Reproduce the lines below exactly, from the one containing "A gym with treadmills, ellipticals, and" through the one containing "明るいシャツとベストを着た高齢者がヘッドフォンを着て 静かな音楽を楽しんで目を閉じ 活気に満ちた紫色の背景に囲まれています", both included. Leave out any pictures.

## Entries supplied
----------
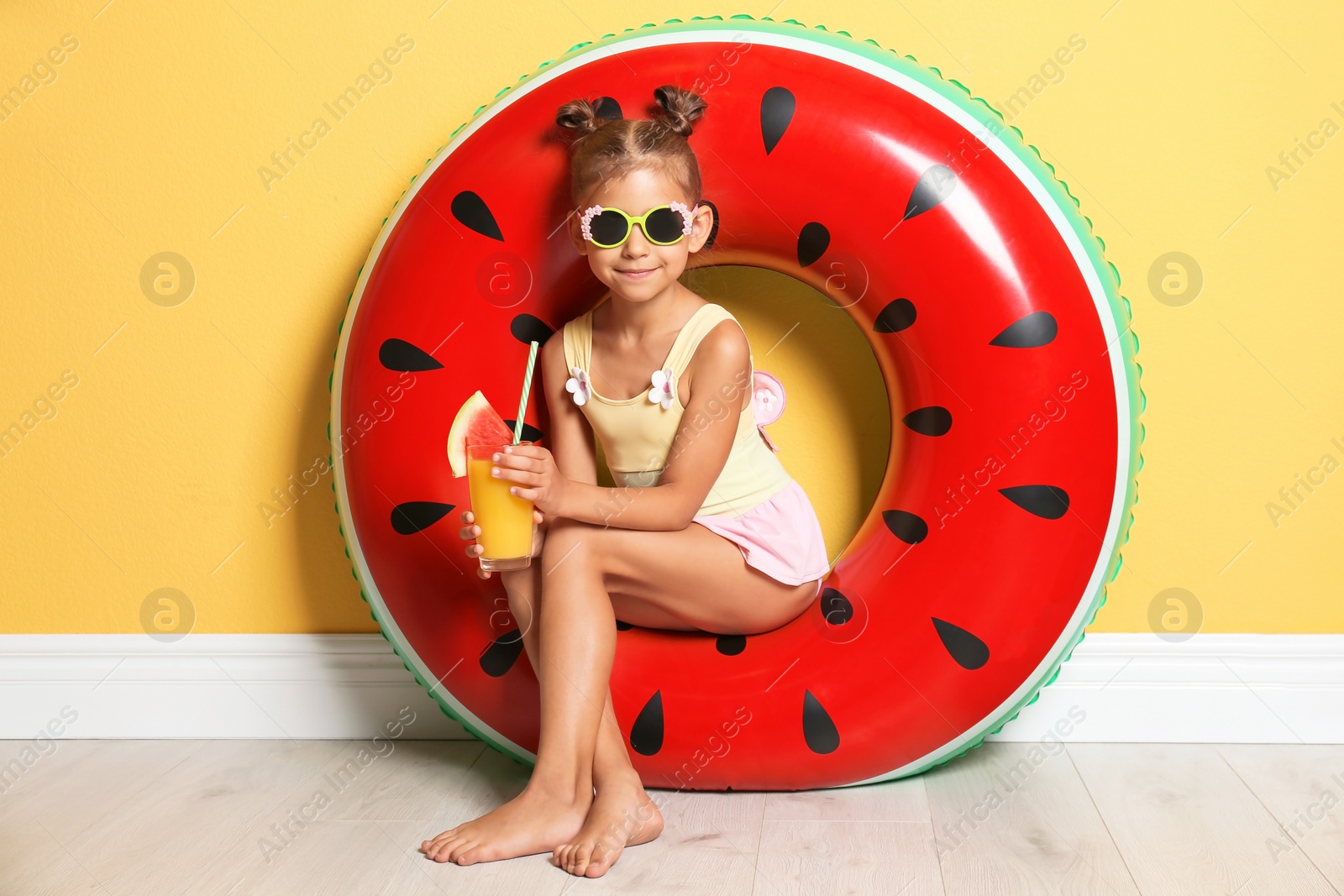 Photo of Cute little girl with inflatable ring and glass of cocktail near color wall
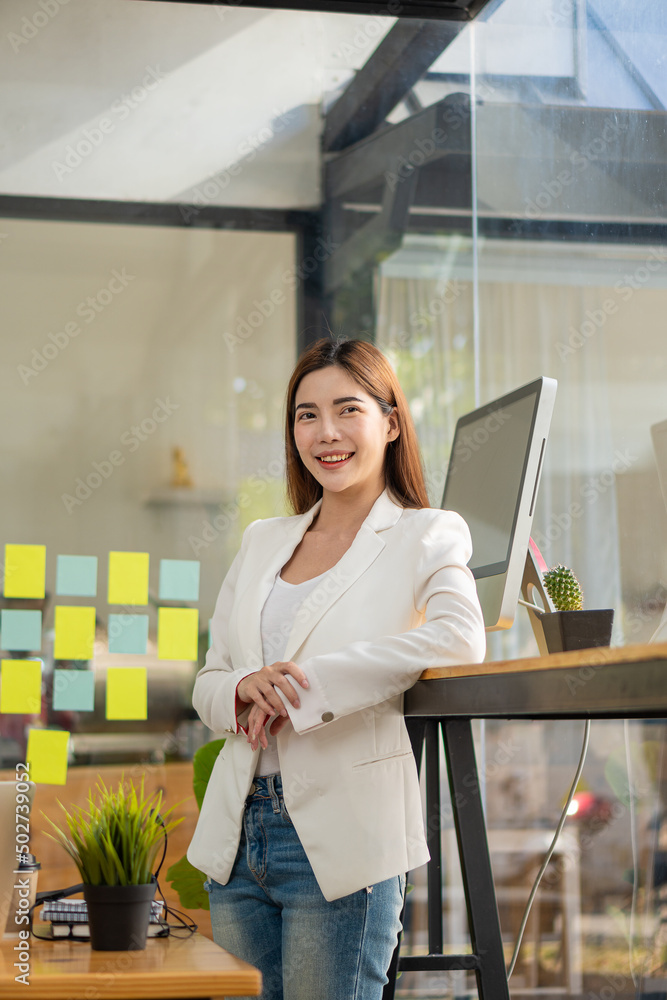 A happy Asian woman in a white dress stands at his desk smirking gleefully at a financially successful business. A happy Asian woman in a white dress stands at his desk smirking gleefully at a financially successful business.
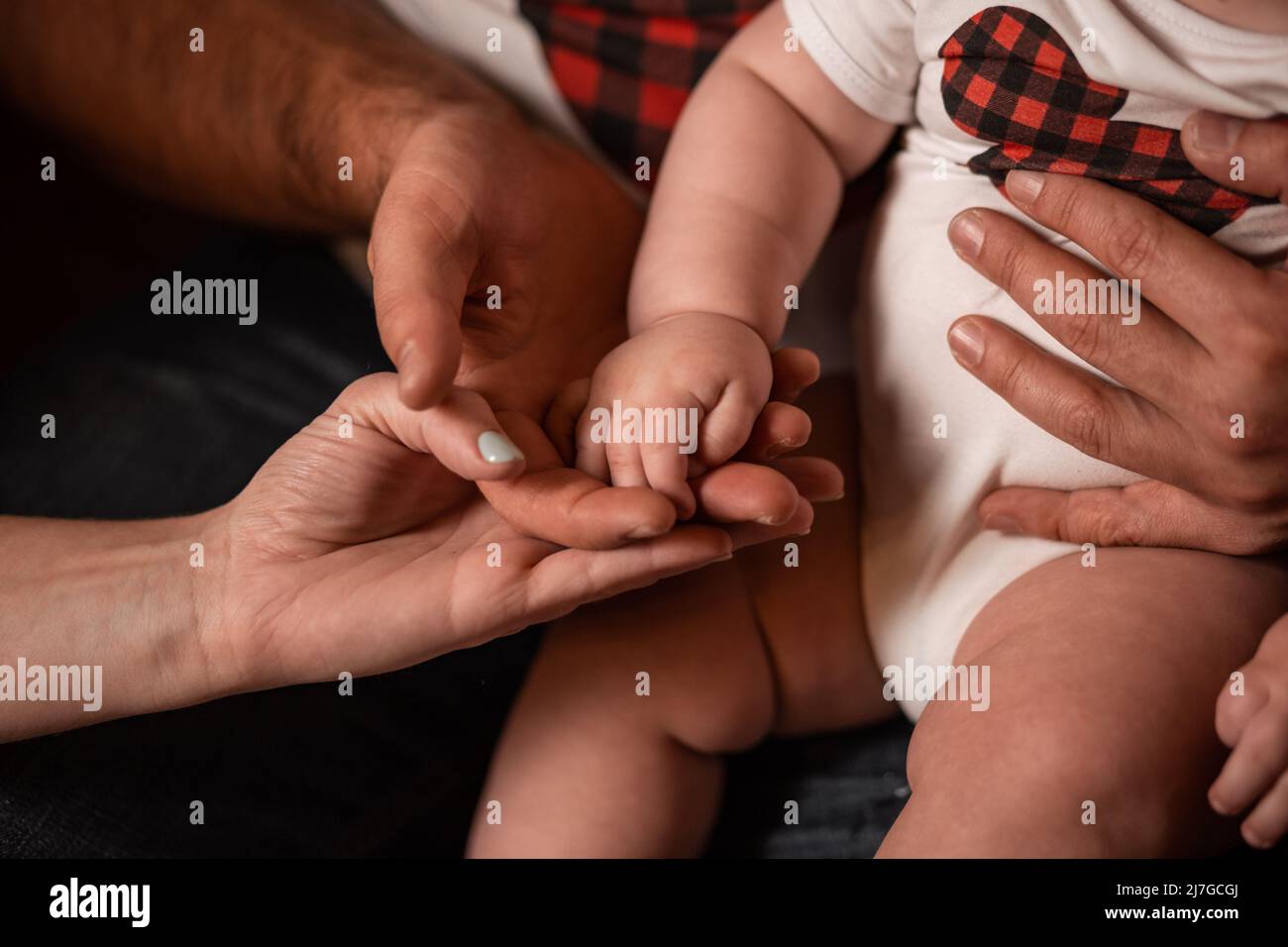 La mano del bambino è nelle mani dei genitori. Mamme e papà. Amore parentale. Famiglia Foto Stock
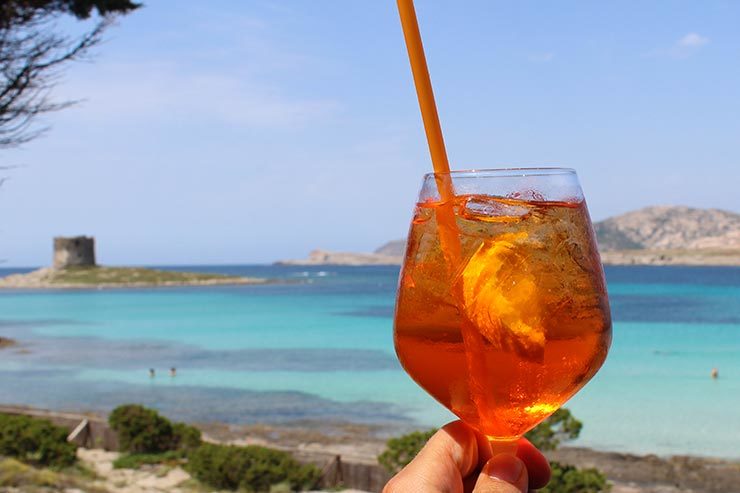 Taça de Aperol de frente pro mar azul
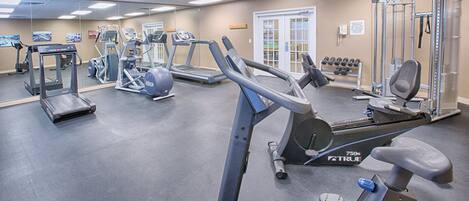 A gym with treadmills, ellipticals, and weight machines.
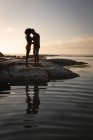 Vista frontal do casal afro-americano de pé em humor romântico perto do lado do mar na rocha — Fotografia de Stock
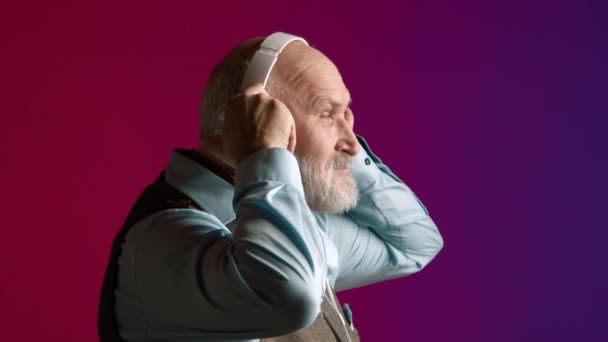 明るいシャツとベストを着た高齢者がヘッドフォンを着て 静かな音楽を楽しんで目を閉じ 活気に満ちた紫色の背景に囲まれています 高品質の4K映像 — ストック動画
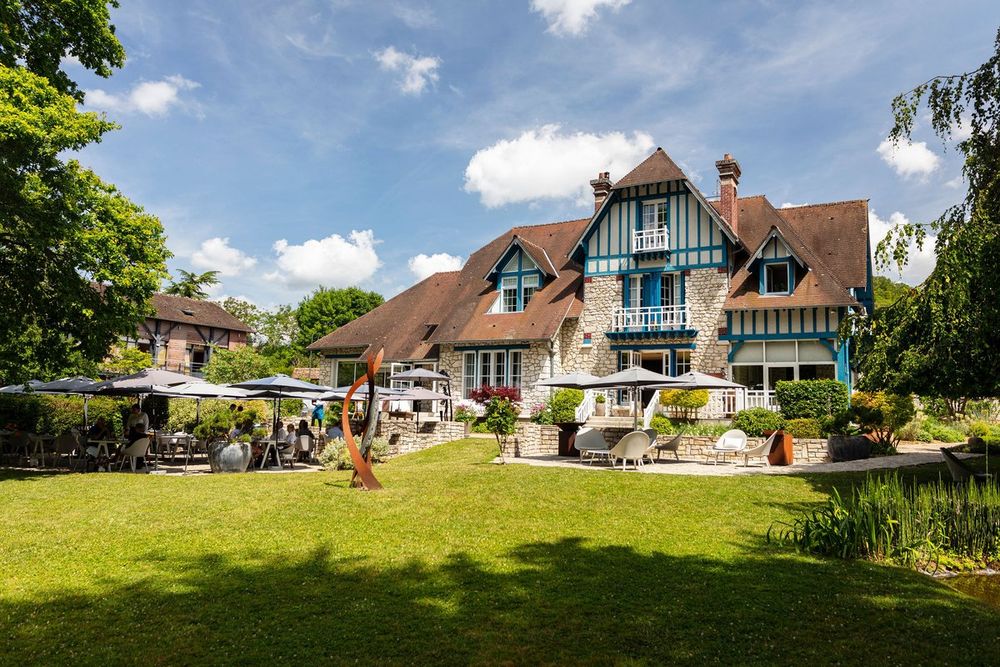 The half-timbered villa of Le Jardin des Plumes behind its lawn and terrace in Giverny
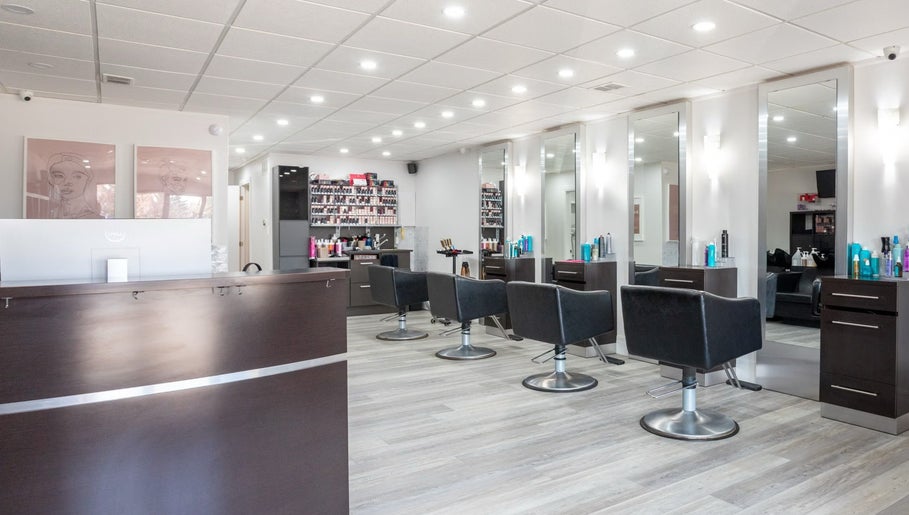 Stylish seating and modern design at Waxman salon in Mississauga, Ontario, CA, showcasing elegance and comfort.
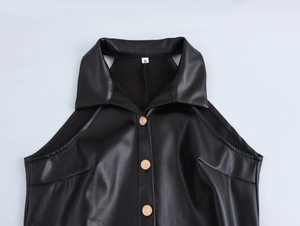 Detail of black leather halter dress featuring gold buttons and collar texture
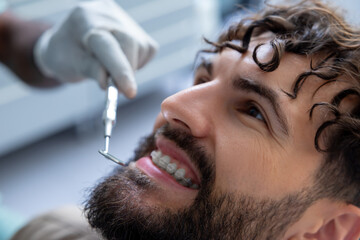 Unrecognizable dentist examining patient’s teeth using specialized dental tools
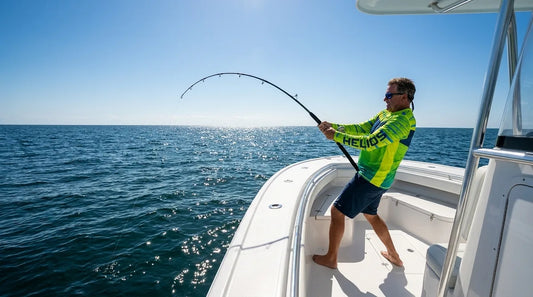offshore angler on the bow of a sport fishing boat, open blue water, midday sun directly overhead, wearing a long-sleeve UPF shirt while holding a bent rod with a fish on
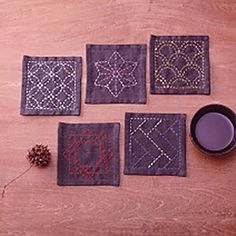 four square coasters with embroidered designs on them and a pine cone next to it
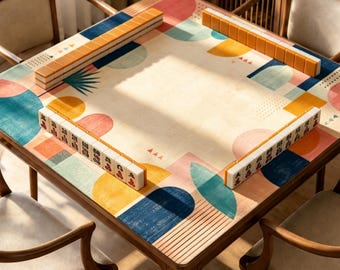Może przedstawiać: Kwadratowy drewniany stół przykryty matą we wzory geometryczne w kolorach niebieskim, żółtym i różowym. Cztery rzędy płytek mahjong są ułożone wzdłuż krawędzi stołu, przy czym dwa rzędy pokazują pomarańczowe rewersy, a dwa awersy płytek.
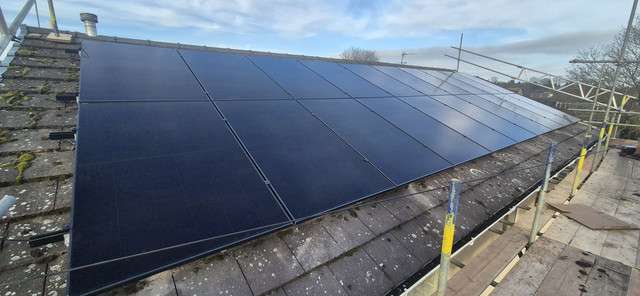 Residential roof with 20 panel solar PV system installed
----------
## Exercise solution
 A gym with treadmills, ellipticals, and weight machines.
 Vista frontal do casal afro-americano de pé em humor romântico perto do lado do mar na rocha — Fotografia de Stock
 明るいシャツとベストを着た高齢者がヘッドフォンを着て 静かな音楽を楽しんで目を閉じ 活気に満ちた紫色の背景に囲まれています 高品質の4K映像 — ストック動画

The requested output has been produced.